No pictures belong in the copy. Restate the rest of the data exactly.

→ Source data:
--- START ---
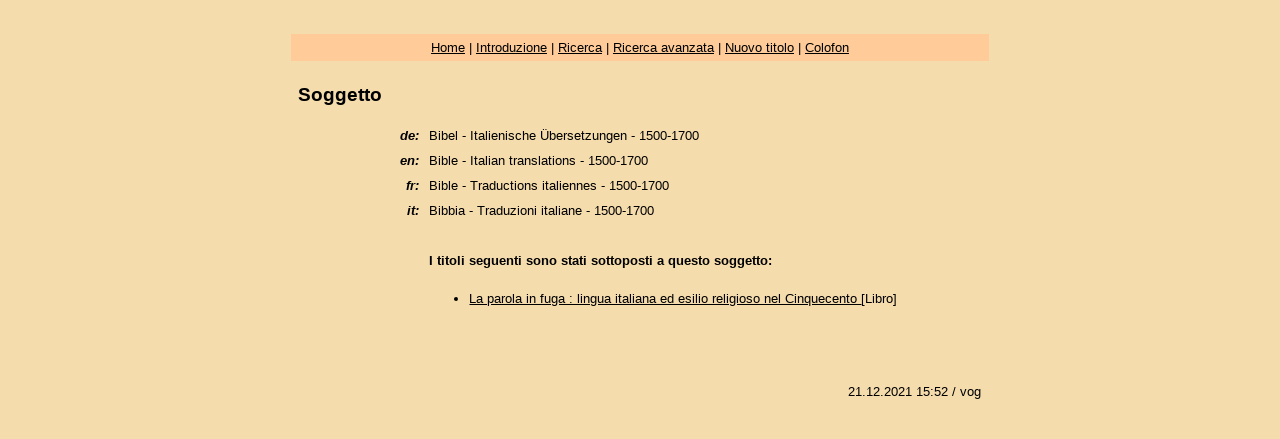

--- FILE ---
content_type: text/html; charset=UTF-8
request_url: http://www.waldensian-bibliography.com/thesaurus.php?lang=it&id=8945
body_size: 3137
content:
<!DOCTYPE html>
<html lang="it">
<head>
	<meta http-equiv="Content-Type" content="text/html; charset=UTF-8" />
    <meta name="viewport" content="width=device-width, initial-scale=1">
<title>Soggetto</title>
<link href="css.css" rel="stylesheet" type="text/css">
</head>

<body>
<table width="700" border="0" cellspacing="1" cellpadding="6">
  <tr>
    <td><div align="right"><strong><em><tr bordercolor="#FFCC99" bgcolor="#FFCC99">
    <td colspan="2"><div align="center"><a href="http://www.bibliografia-valdese.com" target="_parent">Home</a> | <a href="index.php?lang=it&id=1">Introduzione</a> | <a href="search.php?lang=it">Ricerca</a> | <a href="search_detail.php?lang=it">Ricerca
          avanzata</a> | <a href="add.php?lang=it">Nuovo titolo</a> | <a href="index.php?lang=it&id=2">Colofon</a></div></td>
  </tr></em></strong></div></td>
  </tr>
  
  <tr>
    <td><div align="left">
      <table width="100%" border="0" cellspacing="1" cellpadding="0">
        <tr>
          <td><h2>Soggetto</h2>
                <table width="628" border="0" align="center" cellpadding="4" cellspacing="2">
                  <tr>
                    <td width="95"><div align="right"><em><strong>de: </strong></em></div></td>
                    <td width="519">Bibel - Italienische Übersetzungen - 1500-1700</td>
                  </tr>
                  <tr>
                    <td><div align="right"><em><strong>en:</strong></em></div></td>
                    <td>Bible - Italian translations - 1500-1700</td>
                  </tr>
                  <tr>
                    <td><div align="right"><em><strong>fr:</strong></em></div></td>
                    <td>Bible - Traductions italiennes - 1500-1700
</td>
                  </tr>
                  <tr>
                    <td><div align="right"><em><strong>it:</strong></em></div></td>
                    <td>Bibbia - Traduzioni italiane - 1500-1700</td>
                  </tr>
                  <tr>
                    <td><div align="right"></div></td>
                    <td>&nbsp;</td>
                  </tr>
                 
                 
                                         <tr>
<td><div align="right"></div></td>
                    <td><strong>I titoli seguenti sono stati sottoposti a questo soggetto:</strong></td>
                  </tr>
                  <tr>
                    <td><div align="right"></div></td>
                    <td><ul>
                       
                                                  <li> <a href="detail.php?id=15155&amp;lang=it">La parola in fuga : lingua italiana ed esilio religioso nel Cinquecento </a> [Libro]<br />
                        &nbsp;</li>
                                                 
                    </ul></td>
                  </tr>
                    
                
                </table>
            <p>&nbsp;</p></td>
        </tr>
        <tr>
          <td><div align="right">
            <!-- #BeginDate format:Ge1m -->21.12.2021  15:52<!-- #EndDate -->
            / vog </div></td>
        </tr>
      </table>
    </div></td>
  </tr>
</table></body>
</html>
--- END ---
→ Result of the task:
--- FILE ---
content_type: text/html; charset=UTF-8
request_url: http://www.waldensian-bibliography.com/thesaurus.php?lang=it&id=8945
body_size: 3137
content:
<!DOCTYPE html>
<html lang="it">
<head>
	<meta http-equiv="Content-Type" content="text/html; charset=UTF-8" />
    <meta name="viewport" content="width=device-width, initial-scale=1">
<title>Soggetto</title>
<link href="css.css" rel="stylesheet" type="text/css">
</head>

<body>
<table width="700" border="0" cellspacing="1" cellpadding="6">
  <tr>
    <td><div align="right"><strong><em><tr bordercolor="#FFCC99" bgcolor="#FFCC99">
    <td colspan="2"><div align="center"><a href="http://www.bibliografia-valdese.com" target="_parent">Home</a> | <a href="index.php?lang=it&id=1">Introduzione</a> | <a href="search.php?lang=it">Ricerca</a> | <a href="search_detail.php?lang=it">Ricerca
          avanzata</a> | <a href="add.php?lang=it">Nuovo titolo</a> | <a href="index.php?lang=it&id=2">Colofon</a></div></td>
  </tr></em></strong></div></td>
  </tr>
  
  <tr>
    <td><div align="left">
      <table width="100%" border="0" cellspacing="1" cellpadding="0">
        <tr>
          <td><h2>Soggetto</h2>
                <table width="628" border="0" align="center" cellpadding="4" cellspacing="2">
                  <tr>
                    <td width="95"><div align="right"><em><strong>de: </strong></em></div></td>
                    <td width="519">Bibel - Italienische Übersetzungen - 1500-1700</td>
                  </tr>
                  <tr>
                    <td><div align="right"><em><strong>en:</strong></em></div></td>
                    <td>Bible - Italian translations - 1500-1700</td>
                  </tr>
                  <tr>
                    <td><div align="right"><em><strong>fr:</strong></em></div></td>
                    <td>Bible - Traductions italiennes - 1500-1700
</td>
                  </tr>
                  <tr>
                    <td><div align="right"><em><strong>it:</strong></em></div></td>
                    <td>Bibbia - Traduzioni italiane - 1500-1700</td>
                  </tr>
                  <tr>
                    <td><div align="right"></div></td>
                    <td>&nbsp;</td>
                  </tr>
                 
                 
                                         <tr>
<td><div align="right"></div></td>
                    <td><strong>I titoli seguenti sono stati sottoposti a questo soggetto:</strong></td>
                  </tr>
                  <tr>
                    <td><div align="right"></div></td>
                    <td><ul>
                       
                                                  <li> <a href="detail.php?id=15155&amp;lang=it">La parola in fuga : lingua italiana ed esilio religioso nel Cinquecento </a> [Libro]<br />
                        &nbsp;</li>
                                                 
                    </ul></td>
                  </tr>
                    
                
                </table>
            <p>&nbsp;</p></td>
        </tr>
        <tr>
          <td><div align="right">
            <!-- #BeginDate format:Ge1m -->21.12.2021  15:52<!-- #EndDate -->
            / vog </div></td>
        </tr>
      </table>
    </div></td>
  </tr>
</table></body>
</html>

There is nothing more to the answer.